It's possible to refer to values which would be inserted if no duplicate-key
conflict occurred, by using the special ``excluded`` table. This table is
especially useful in multiple-row inserts, to refer to the current rows
values::

    cr> INSERT INTO uservisits (id, name, visits, last_visit) VALUES
    ... (
    ...     0,
    ...     'Ford',
    ...     2,
    ...     '2016-01-13'
    ... ),
    ... (
    ...     1,
    ...     'Trillian',
    ...     5,
    ...     '2016-01-15'
    ... ) ON CONFLICT (id) DO UPDATE SET
    ...     visits = visits + excluded.visits,
    ...     last_visit = excluded.last_visit;
    INSERT OK, 2 rows affected (... sec)

.. Hidden: refresh uservisits

    cr> REFRESH TABLE uservisits
    REFRESH OK, 1 row affected (... sec)

::

    cr> SELECT
    ...     name,
    ...     visits,
    ...     extract(year from last_visit) AS last_visit
    ... FROM uservisits ORDER BY name;
    +----------+--------+------------+
    | name     | visits | last_visit |
    +----------+--------+------------+
    | Ford     |      4 | 2016       |
    | Trillian |      8 | 2016       |
    +----------+--------+------------+
    SELECT 2 rows in set (... sec)

This can also be done when using a query instead of values::

    cr> CREATE TABLE uservisits2 (
    ...   id integer primary key,
    ...   name text,
    ...   visits integer,
    ...   last_visit timestamp with time zone
    ... ) CLUSTERED BY (id) INTO 2 SHARDS WITH (number_of_replicas = 0);
    CREATE OK, 1 row affected (... sec)

::

    cr> INSERT INTO uservisits2 (id, name, visits, last_visit)
    ... (
    ...     SELECT id, name, visits, last_visit
    ...     FROM uservisits
    ... );
    INSERT OK, 2 rows affected (... sec)

.. Hidden: refresh uservisits2

    cr> REFRESH TABLE uservisits2
    REFRESH OK, 1 row affected (... sec)

::

    cr> INSERT INTO uservisits2 (id, name, visits, last_visit)
    ... (
    ...     SELECT id, name, visits, last_visit
    ...     FROM uservisits
    ... ) ON CONFLICT (id) DO UPDATE SET
    ...     visits = visits + excluded.visits,
    ...     last_visit = excluded.last_visit;
    INSERT OK, 2 rows affected (... sec)

.. Hidden: refresh uservisits2

    cr> REFRESH TABLE uservisits2
    REFRESH OK, 1 row affected (... sec)

::

    cr> SELECT
    ...     name,
    ...     visits,
    ...     extract(year from last_visit) AS last_visit
    ... FROM uservisits ORDER BY name;
    +----------+--------+------------+
    | name     | visits | last_visit |
    +----------+--------+------------+
    | Ford     |      4 | 2016       |
    | Trillian |      8 | 2016       |
    +----------+--------+------------+
    SELECT 2 rows in set (... sec)

.. Hidden: drop previously created table

   cr> DROP TABLE uservisits2
    DROP OK, 1 row affected (... sec)


.. SEEALSO::

    :ref:`SQL syntax: ON CONFLICT DO UPDATE SET
    <sql-insert-on-conflict-do-update>`


.. _dml-updating-data:

Updating data
=============

In order to update documents in CrateDB the SQL ``UPDATE`` statement can be
used::

    cr> update locations set description = 'Updated description'
    ... where name = 'Bartledan';
    UPDATE OK, 1 row affected (... sec)

Updating nested objects is also supported::

    cr> update locations set inhabitants['name'] = 'Human' where name = 'Bartledan';
    UPDATE OK, 1 row affected (... sec)

It's also possible to reference a column within the :ref:`expression
<gloss-expression>`, for example to increment a number like this::

    cr> update locations set position = position + 1 where position < 3;
    UPDATE OK, 6 rows affected (... sec)

.. NOTE::

    If the same documents are updated concurrently an VersionConflictException
    might occur.

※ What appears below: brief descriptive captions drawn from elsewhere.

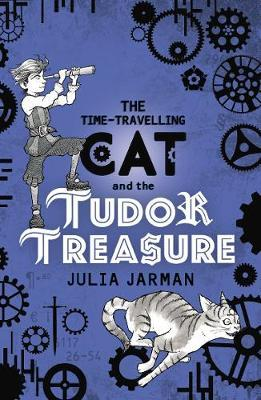 The Time-Travelling Cat and the Tudor Treasure by Julia Jarman image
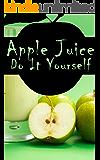 Apple Juice: Do It Yourself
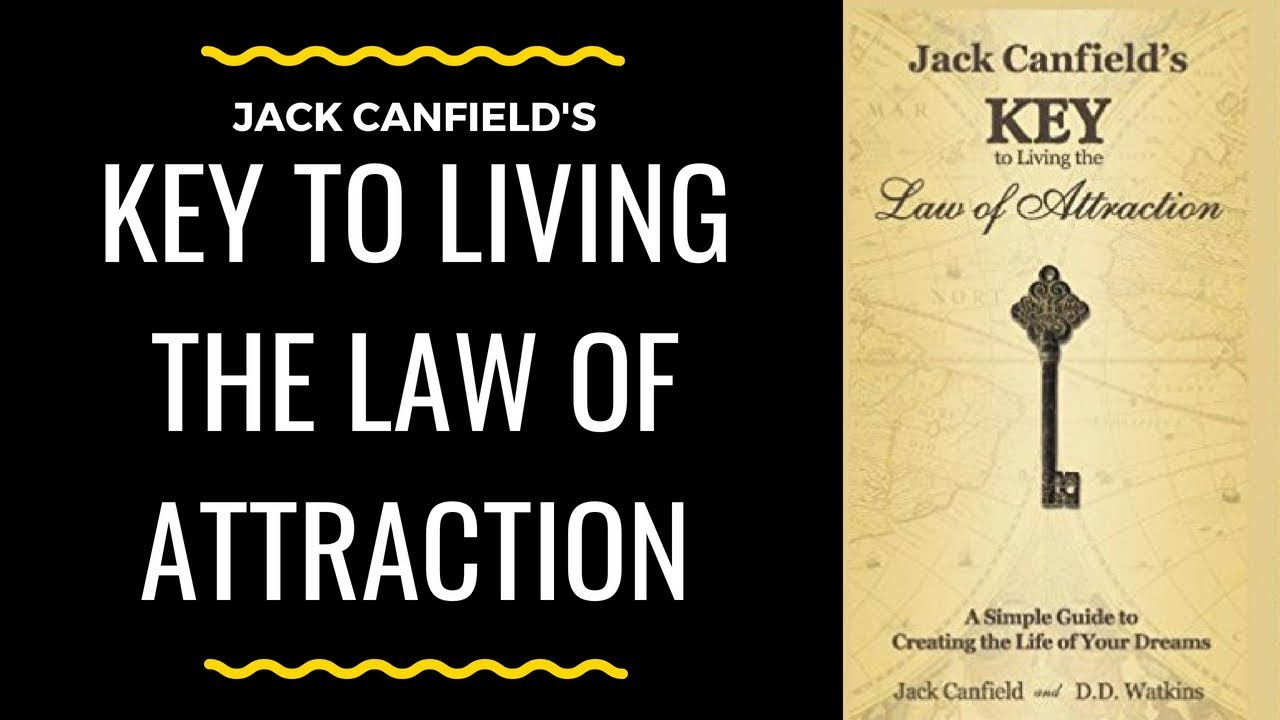 Jack Canfields Key To Living The Law Of Attraction Audiobook Youtube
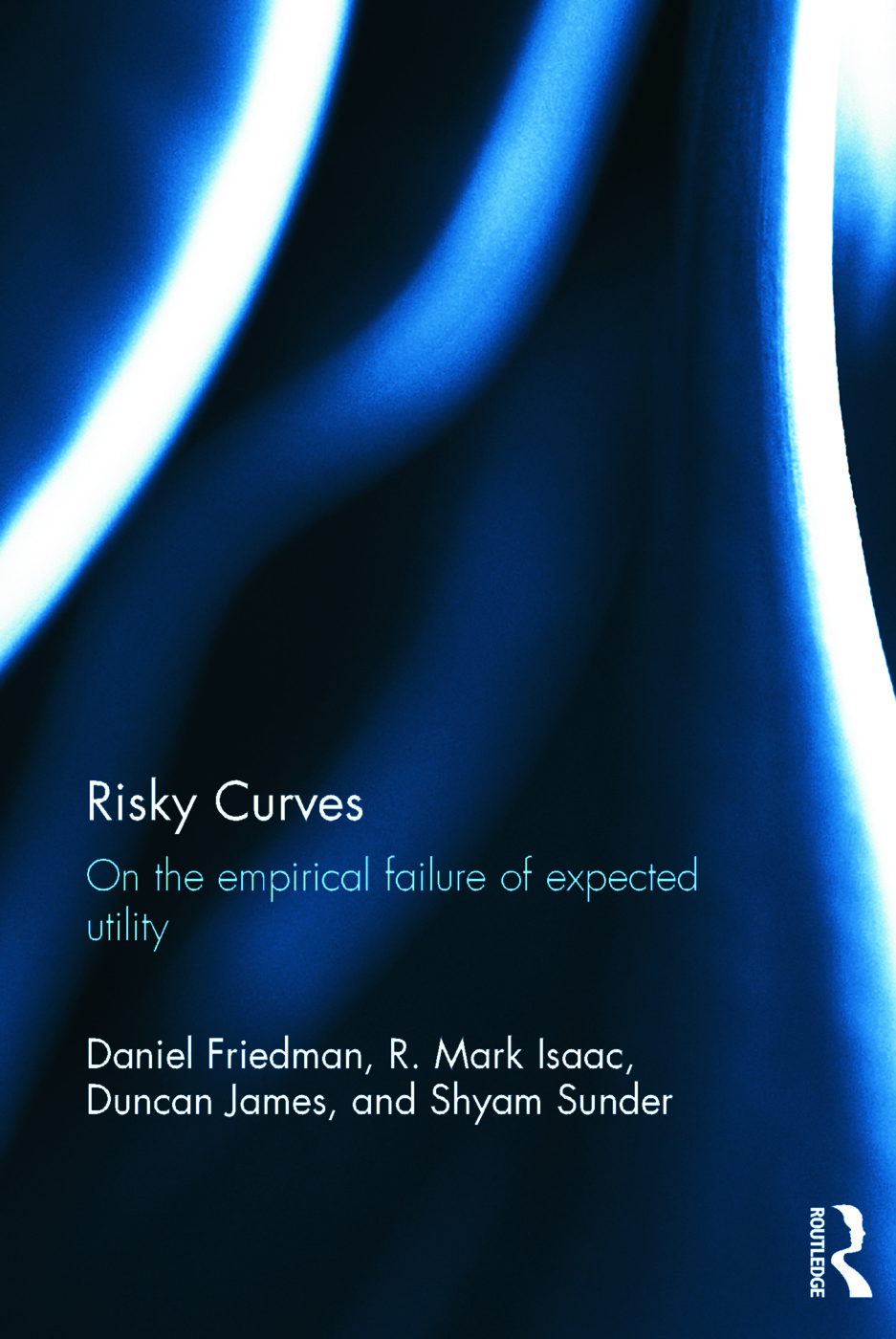 Risky Curves: On the Empirical Failure of Expected Utility (Hardback) book cover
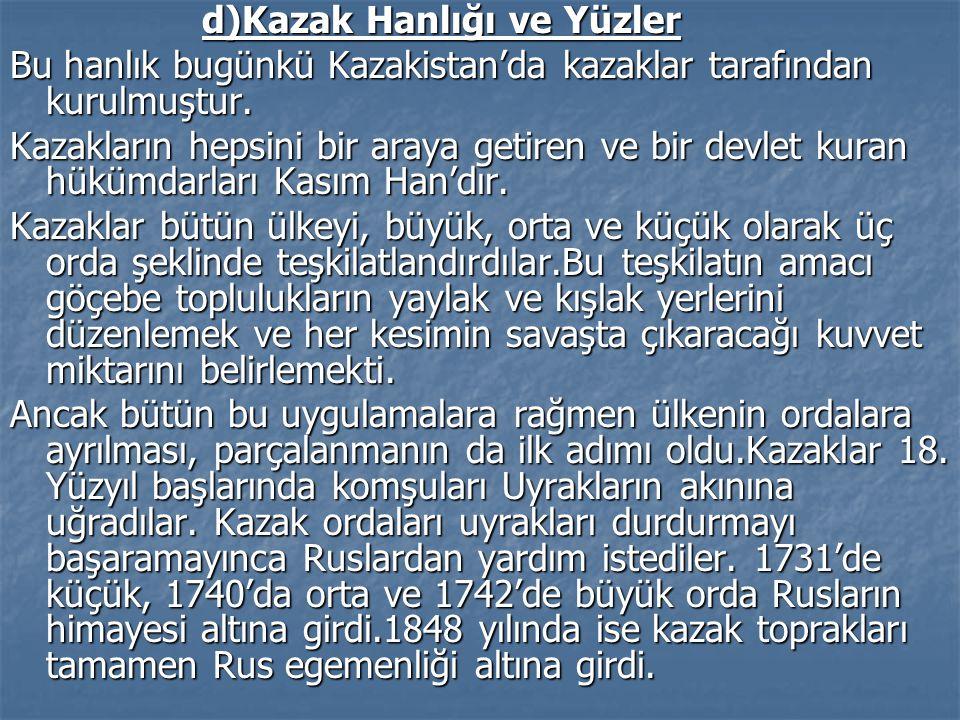 d)Kazak Hanlığı ve Yüzler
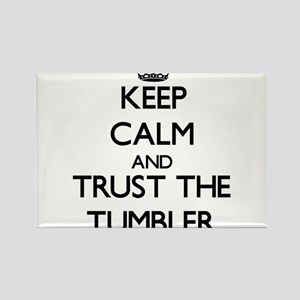 Keep Calm and Trust the Tumbler Magnets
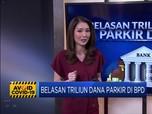 Belasan Triliun Dana Parkir di BPD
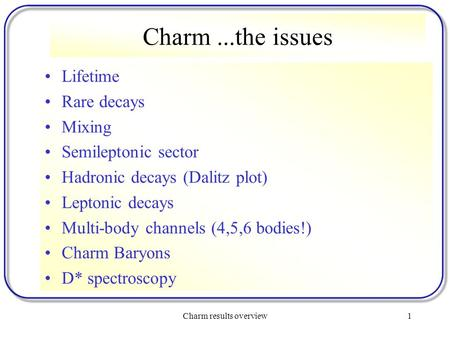 Charm results overview1 Charm...the issues Lifetime Rare decays Mixing Semileptonic sector Hadronic decays (Dalitz plot) Leptonic decays Multi-body channels.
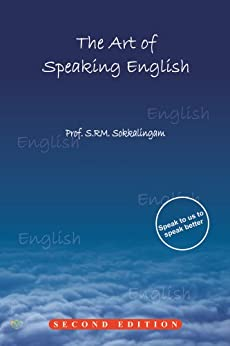 The Art of Speaking English by [S.RM., Sokkalingam]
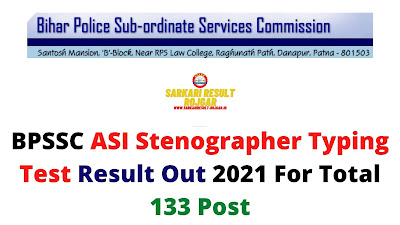 BPSSC ASI Stenographer Typing Test Result Out 2021 For Total 133 Post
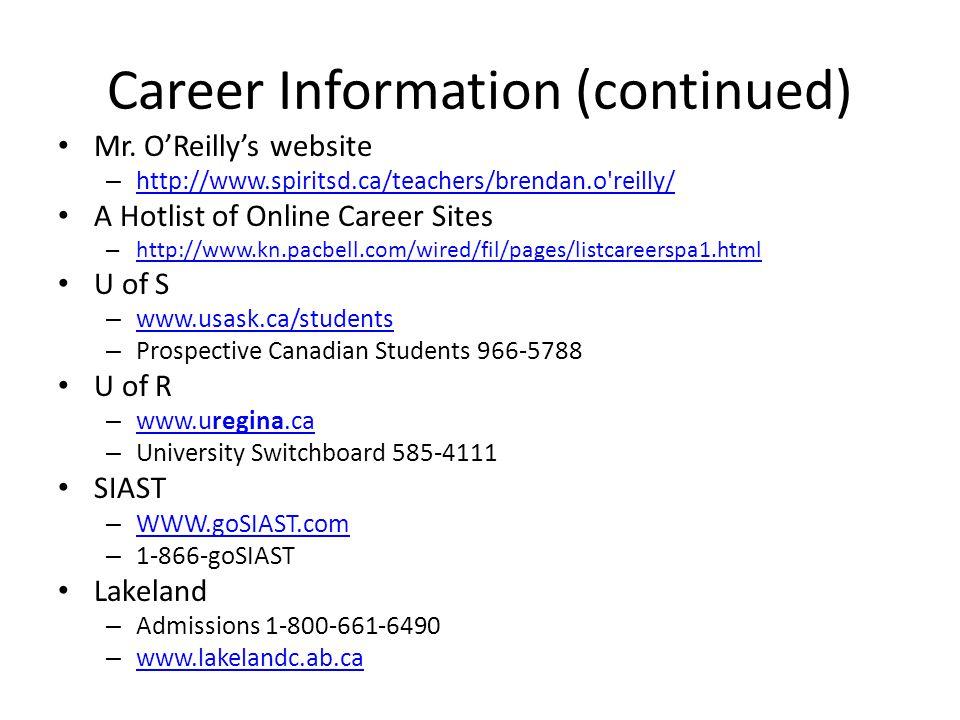 Career Information (continued) Mr. O'Reilly's website – http://www.spiritsd.ca/teachers/brendan.o'reilly/ http://www.spiritsd.ca/teachers/brendan.o're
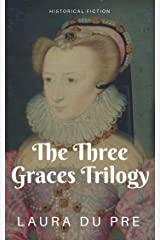 The Three Graces Trilogy Collection: Historical Fiction of the French Renaissance Kindle Edition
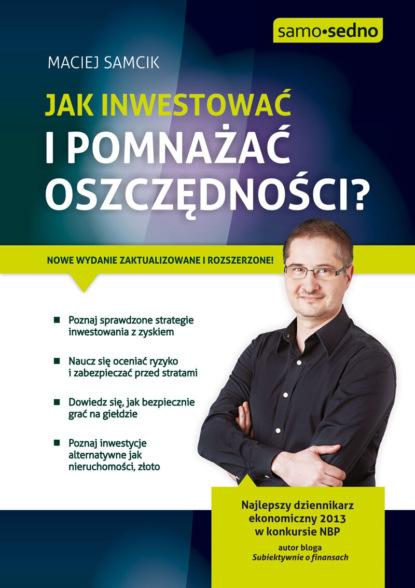 Maciej Samcik Jak inwestować i pomnażać oszczędności? maciej kozłowski czarny torchlight ii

CrateDB contains a retry logic that tries to resolve the
    conflict automatically.


.. _dml-deleting-data:

Deleting data
=============

Deleting rows in CrateDB is done using the SQL ``DELETE`` statement::

    cr> delete from locations where position > 3;
    DELETE OK, ... rows affected (... sec)


.. _dml-import-export:

Import and export
=================


.. _dml-importing-data:

Importing data
--------------

Using the ``COPY FROM`` statement, CrateDB nodes can import data from local
files or files that are available over the network.

The supported data formats are JSON and CSV. The format is inferred from the
file extension, if possible. Alternatively the format can also be provided as
an option (see :ref:`sql-copy-from-with`). If the format is not provided and
cannot be inferred from the file extension, it will be processed as JSON.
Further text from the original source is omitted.